Siemens missed quarterly profit forecasts on Thursday and said it saw earnings flat over the full year despite finally shedding its loss-making mobile-phones unit, driving its shares down more than 3 percent. Operating profit fell by more than a quarter to 980 million euros ($1.18 billion), the German conglomerate said.
The figure missed the lowest estimate in a Reuters poll for the quarter to June as the remaining parts of Siemens's communications business and its IT services unit underperformed.
All the results and comparative figures excluded losses from the handset unit, which were listed as discontinued operations.
As well as worse-than-expected results at telecoms and IT, which were known to be problem areas, logistics unit L&A swung to a loss and posted lower sales on project charges and negative currency effects.
Chief Executive Klaus Kleinfeld said he saw this year's net profit similar to last year's on a comparable basis at around 3.1 billion euros as his so-called Fit4More profit-driving programme takes time to kick in.
"Fit4More will not produce results overnight.

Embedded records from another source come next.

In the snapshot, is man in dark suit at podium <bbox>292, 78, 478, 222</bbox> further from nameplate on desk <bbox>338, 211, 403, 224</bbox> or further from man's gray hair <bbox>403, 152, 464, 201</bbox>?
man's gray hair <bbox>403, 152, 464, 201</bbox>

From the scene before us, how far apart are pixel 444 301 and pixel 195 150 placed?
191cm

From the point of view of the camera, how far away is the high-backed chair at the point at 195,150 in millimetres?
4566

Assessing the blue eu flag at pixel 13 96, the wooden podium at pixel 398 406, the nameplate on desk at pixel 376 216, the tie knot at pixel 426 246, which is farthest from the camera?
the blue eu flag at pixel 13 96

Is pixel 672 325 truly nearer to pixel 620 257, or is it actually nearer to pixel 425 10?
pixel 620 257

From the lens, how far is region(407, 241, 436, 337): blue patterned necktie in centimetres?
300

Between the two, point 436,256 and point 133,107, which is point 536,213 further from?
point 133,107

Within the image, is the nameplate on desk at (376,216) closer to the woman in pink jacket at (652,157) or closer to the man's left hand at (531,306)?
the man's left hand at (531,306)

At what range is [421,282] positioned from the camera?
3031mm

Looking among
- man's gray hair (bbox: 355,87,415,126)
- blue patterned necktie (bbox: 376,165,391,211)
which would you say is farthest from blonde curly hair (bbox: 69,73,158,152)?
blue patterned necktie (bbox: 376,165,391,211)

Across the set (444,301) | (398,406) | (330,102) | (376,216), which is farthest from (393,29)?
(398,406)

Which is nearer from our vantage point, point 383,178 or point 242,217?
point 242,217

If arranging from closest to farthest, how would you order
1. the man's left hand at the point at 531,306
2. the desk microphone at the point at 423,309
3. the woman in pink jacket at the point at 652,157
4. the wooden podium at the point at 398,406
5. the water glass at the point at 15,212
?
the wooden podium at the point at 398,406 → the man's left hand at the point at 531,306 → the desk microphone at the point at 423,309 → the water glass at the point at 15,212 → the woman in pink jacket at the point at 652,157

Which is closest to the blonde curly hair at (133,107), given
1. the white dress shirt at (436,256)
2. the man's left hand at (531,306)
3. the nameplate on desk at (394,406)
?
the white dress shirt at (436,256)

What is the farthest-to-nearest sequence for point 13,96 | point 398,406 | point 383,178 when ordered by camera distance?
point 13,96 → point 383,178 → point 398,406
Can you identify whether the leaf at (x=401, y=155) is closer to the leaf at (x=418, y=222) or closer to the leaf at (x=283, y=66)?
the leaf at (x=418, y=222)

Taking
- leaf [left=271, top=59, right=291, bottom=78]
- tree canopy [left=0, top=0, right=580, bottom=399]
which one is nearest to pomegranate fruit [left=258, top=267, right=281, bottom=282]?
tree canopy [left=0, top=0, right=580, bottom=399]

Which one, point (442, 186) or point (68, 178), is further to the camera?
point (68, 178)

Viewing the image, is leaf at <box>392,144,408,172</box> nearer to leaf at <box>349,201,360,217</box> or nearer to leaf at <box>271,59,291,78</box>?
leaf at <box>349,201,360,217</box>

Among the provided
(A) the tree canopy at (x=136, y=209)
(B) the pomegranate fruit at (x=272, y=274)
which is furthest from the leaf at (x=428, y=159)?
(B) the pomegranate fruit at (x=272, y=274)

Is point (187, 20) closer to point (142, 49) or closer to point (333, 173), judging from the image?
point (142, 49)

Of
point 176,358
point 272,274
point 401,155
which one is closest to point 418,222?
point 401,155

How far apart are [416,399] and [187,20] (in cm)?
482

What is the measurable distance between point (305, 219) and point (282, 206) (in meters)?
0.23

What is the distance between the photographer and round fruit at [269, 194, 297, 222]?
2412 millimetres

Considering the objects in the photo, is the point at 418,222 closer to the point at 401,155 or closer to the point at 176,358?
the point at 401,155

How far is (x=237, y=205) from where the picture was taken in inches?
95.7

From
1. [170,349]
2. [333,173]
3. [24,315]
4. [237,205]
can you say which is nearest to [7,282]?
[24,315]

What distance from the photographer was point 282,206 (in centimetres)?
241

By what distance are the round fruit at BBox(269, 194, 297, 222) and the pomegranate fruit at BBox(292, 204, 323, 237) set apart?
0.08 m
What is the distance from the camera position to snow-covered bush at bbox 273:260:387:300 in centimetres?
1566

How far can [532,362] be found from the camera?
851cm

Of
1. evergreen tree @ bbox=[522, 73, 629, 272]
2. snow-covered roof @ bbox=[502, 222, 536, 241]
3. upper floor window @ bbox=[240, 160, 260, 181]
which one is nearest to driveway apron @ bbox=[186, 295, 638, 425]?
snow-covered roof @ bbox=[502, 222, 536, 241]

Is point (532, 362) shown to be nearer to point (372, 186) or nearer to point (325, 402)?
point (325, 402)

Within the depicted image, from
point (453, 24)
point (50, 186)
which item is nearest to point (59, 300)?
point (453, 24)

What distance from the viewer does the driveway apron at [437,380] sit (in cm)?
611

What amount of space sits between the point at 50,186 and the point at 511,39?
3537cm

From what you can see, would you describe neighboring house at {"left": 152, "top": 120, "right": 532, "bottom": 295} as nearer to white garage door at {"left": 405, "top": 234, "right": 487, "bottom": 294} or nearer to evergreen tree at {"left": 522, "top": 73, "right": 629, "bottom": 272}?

It requires hard work," Kleinfeld told a conference call for journalists after just five of Siemens's 12 divisions hit profitability targets - fewer than in the previous quarter.
By contrast, arch-rival General Electric - the world's biggest industrial conglomerate - has said it should increase earnings by more than 10 percent this year and beyond after posting a 24-percent rise in profit last quarter.
Siemens trades at 14.5 times 2006 estimated earnings - cheaper than General Electric, which trades at 17 times, but more expensive than Dutch conglomerate Philips Electronics at 14.2 times.
The German company hopes to do better now that shareholders of Taiwanese technology group BenQ have agreed to take over its handset unit. That deal cost Siemens 300 million euros.
Siemens, formerly the world's sixth-biggest mobile handset maker, would not say how many BenQ-Siemens phones had been sold in the quarter, referring the question to BenQ. BenQ said it would not release the numbers until the deal closed, which is expected to happen at the end of this quarter.
Siemens gave no new full-year sales outlook after raising revenues by a forecast-beating 7 percent to 18.75 billion euros in the quarter and new orders by 9 percent to 19.935 billion.
It had previously said it aimed to increase sales this fiscal year to September by more than last year's 1 percent.